In den USA ist dieser Multiplier deutlich höher, da der Markt für Amazon-Businesses hier schon deutlich älter ist und deshalb einen größeren Pool an potenziellen Interessenten hat. Auf der anderen Seite ist es auffällig, dass der Multiplikator fast direkt proportional zum Kaufpreis wächst. Wenn das Unternehmen also einen hohen durchschnittlichen monatlichen Deckungsbeitrag hat, profitiert man doppelt davon, indem sowohl der Ausgangswert als auch der Multiplikator steigt. Mit kleinen Unternehmen können jedoch trotzdem sehr vorzeigbare Verkaufsergebnisse erzielt werden.

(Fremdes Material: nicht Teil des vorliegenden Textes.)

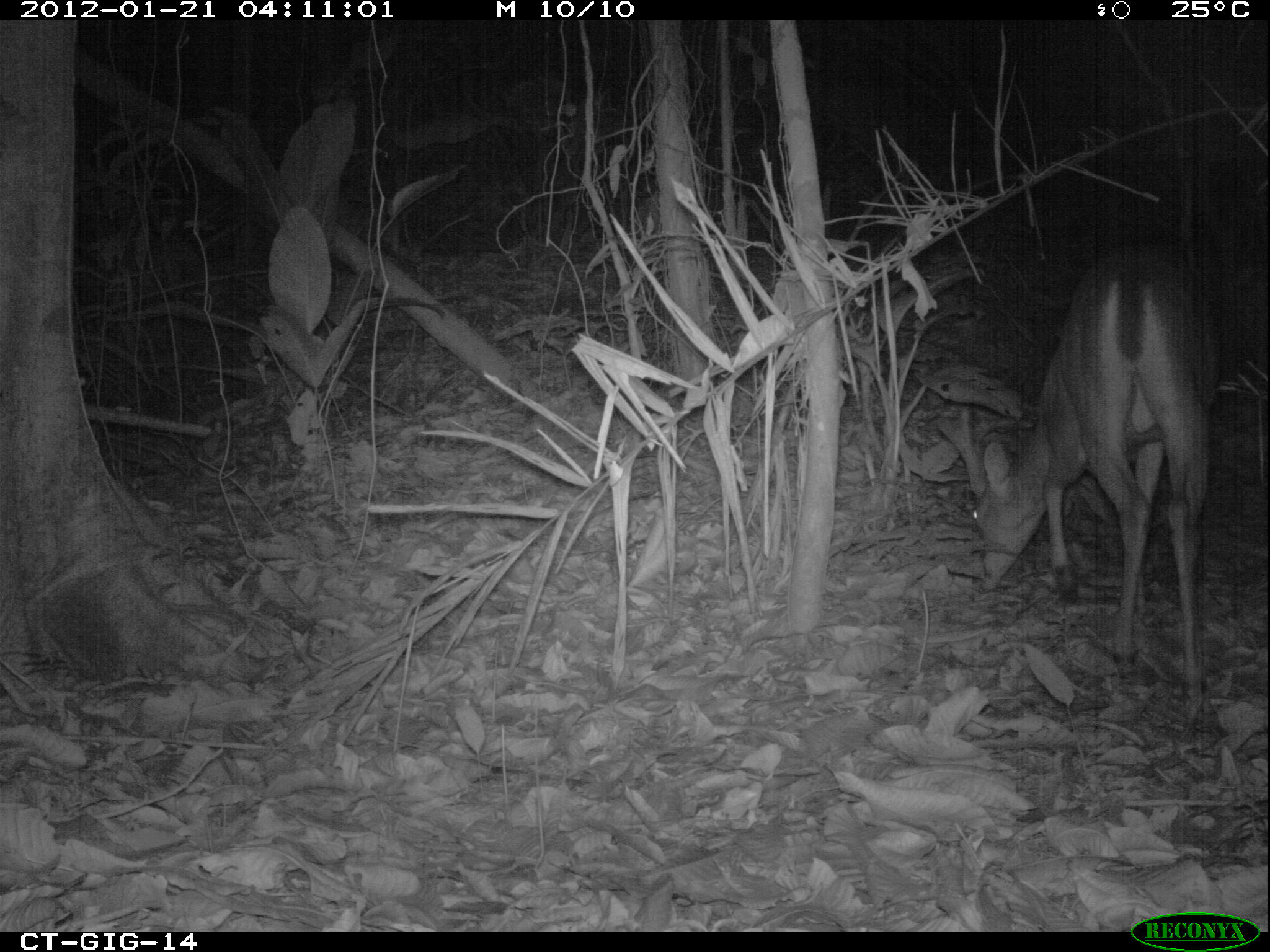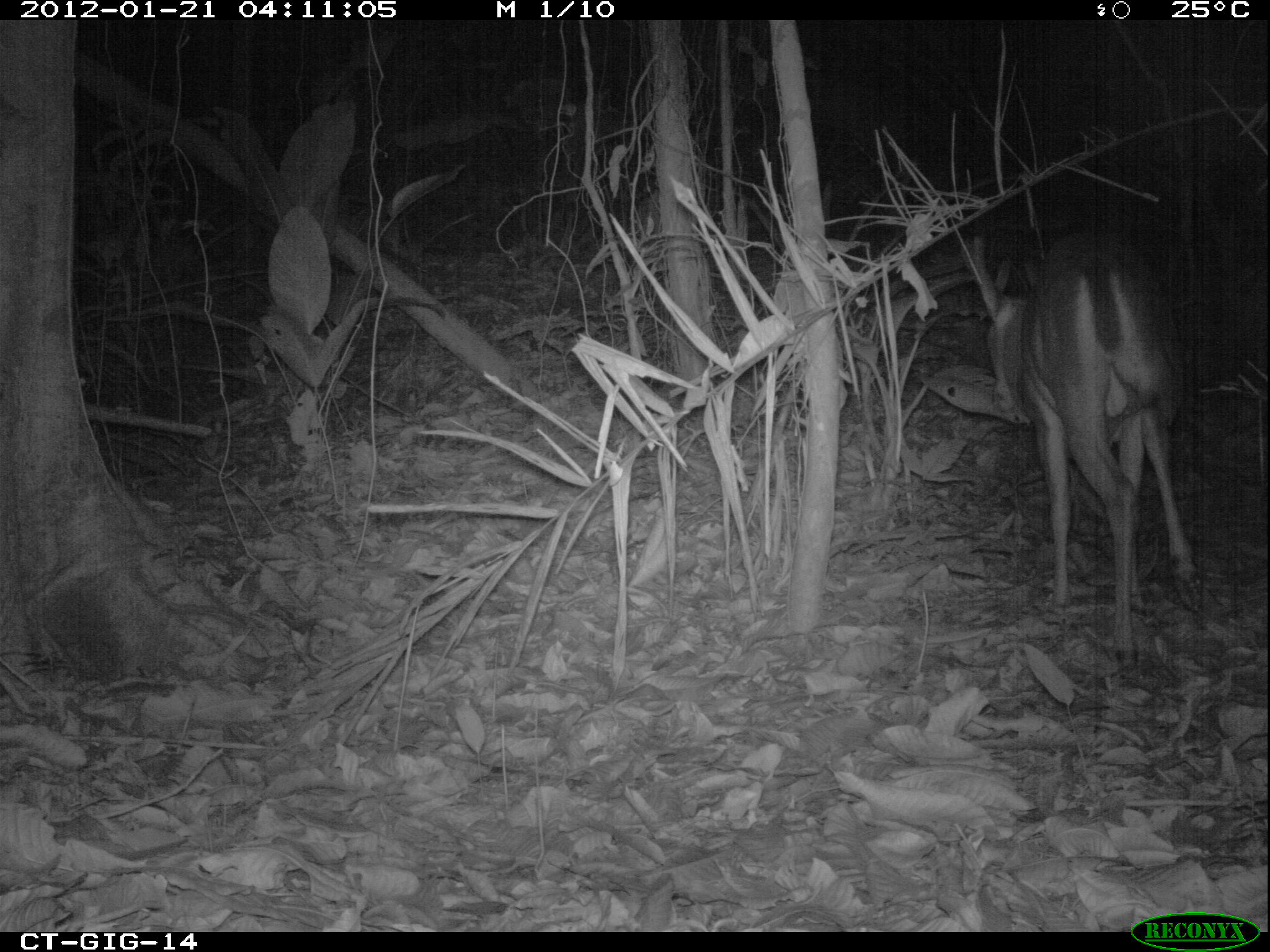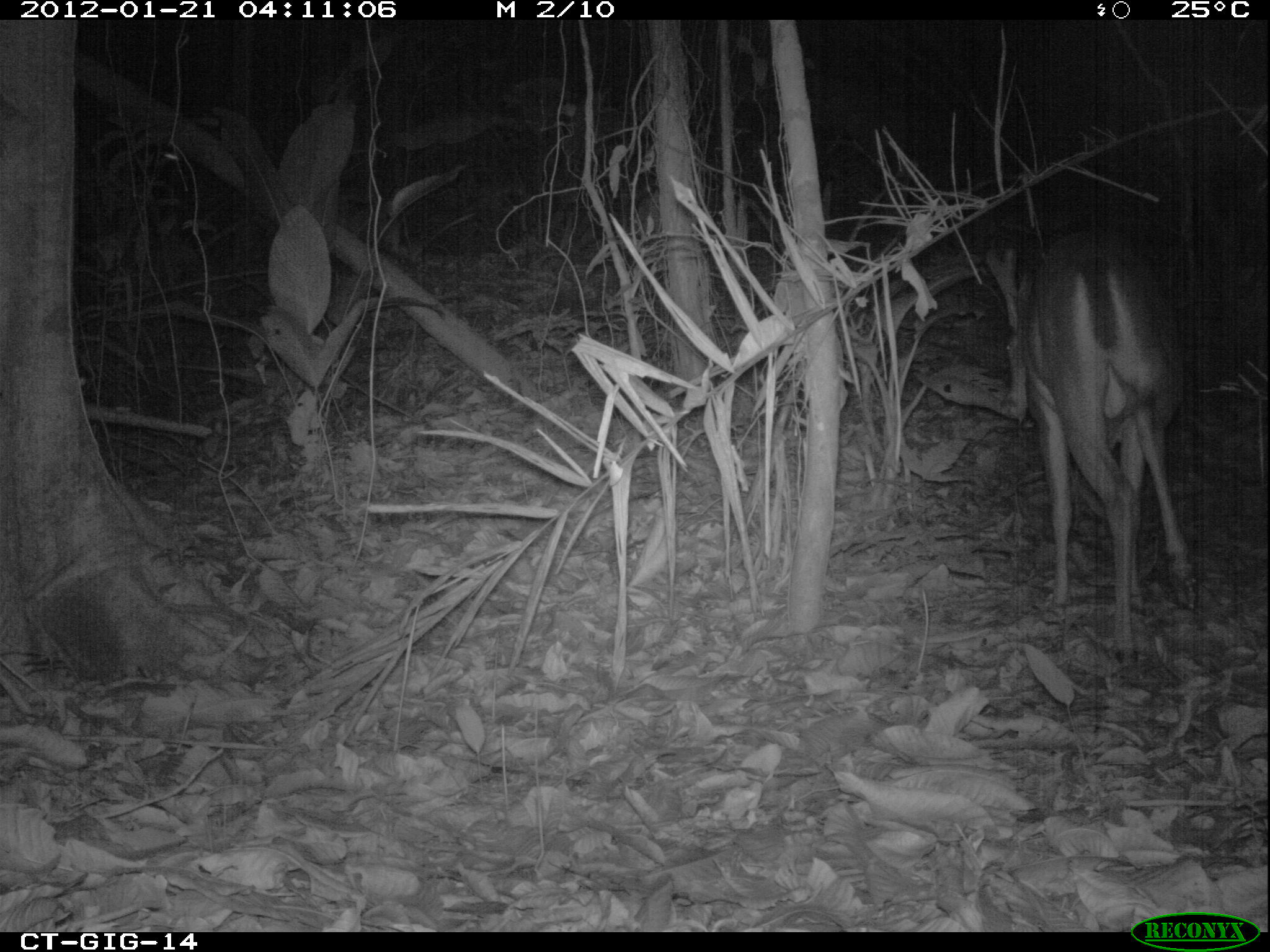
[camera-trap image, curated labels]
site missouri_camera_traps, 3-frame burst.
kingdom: Animalia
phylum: Chordata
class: Mammalia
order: Artiodactyla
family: Cervidae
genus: Odocoileus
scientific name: Odocoileus virginianus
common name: white-tailed deer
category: white tailed deer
White tailed deer (white-tailed deer) (Odocoileus virginianus). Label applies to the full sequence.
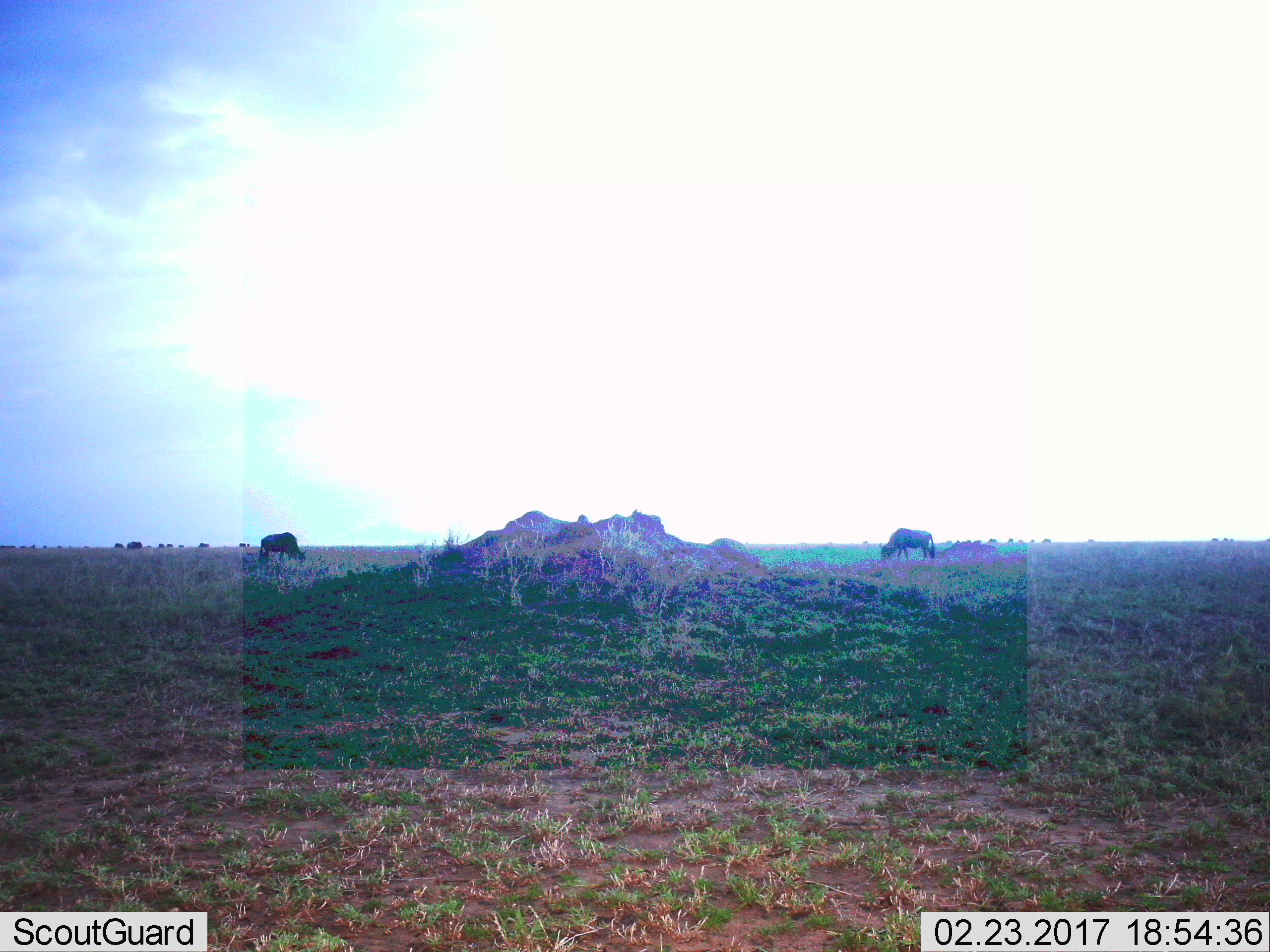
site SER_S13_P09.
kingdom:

Durch diese Berechnung erhält man dann den ungefähren Gesamtkaufpreis, zu dem in den meisten Fällen noch der Wert des aktuellen Warenbestandes, bewertet nach dem jeweiligen Einkaufspreis, addiert wird.

Man muss vorab festhalten, dass diese Punkte natürlich in jedem Einzelfall ein wenig variieren. Je nach Branche sind die Anforderungen an das Business ein bisschen anders und jeder Investor legt sein Hauptaugenmerk auf unterschiedliche Dinge.

Durch die bisherigen Verkäufe kann man zwei sehr wichtige Segmente der „Value Drivers“ identifizieren, die sich in fast jeder Preisfindung in dieser Form abzeichnen. Das ist zum einen der aktuelle Ertrag und die Entwicklungsmöglichkeiten, welche das Unternehmen bietet. Zum anderen geht es um das Risiko, welches natürlich im Optimalfall für den Investor möglichst gering sein sollte.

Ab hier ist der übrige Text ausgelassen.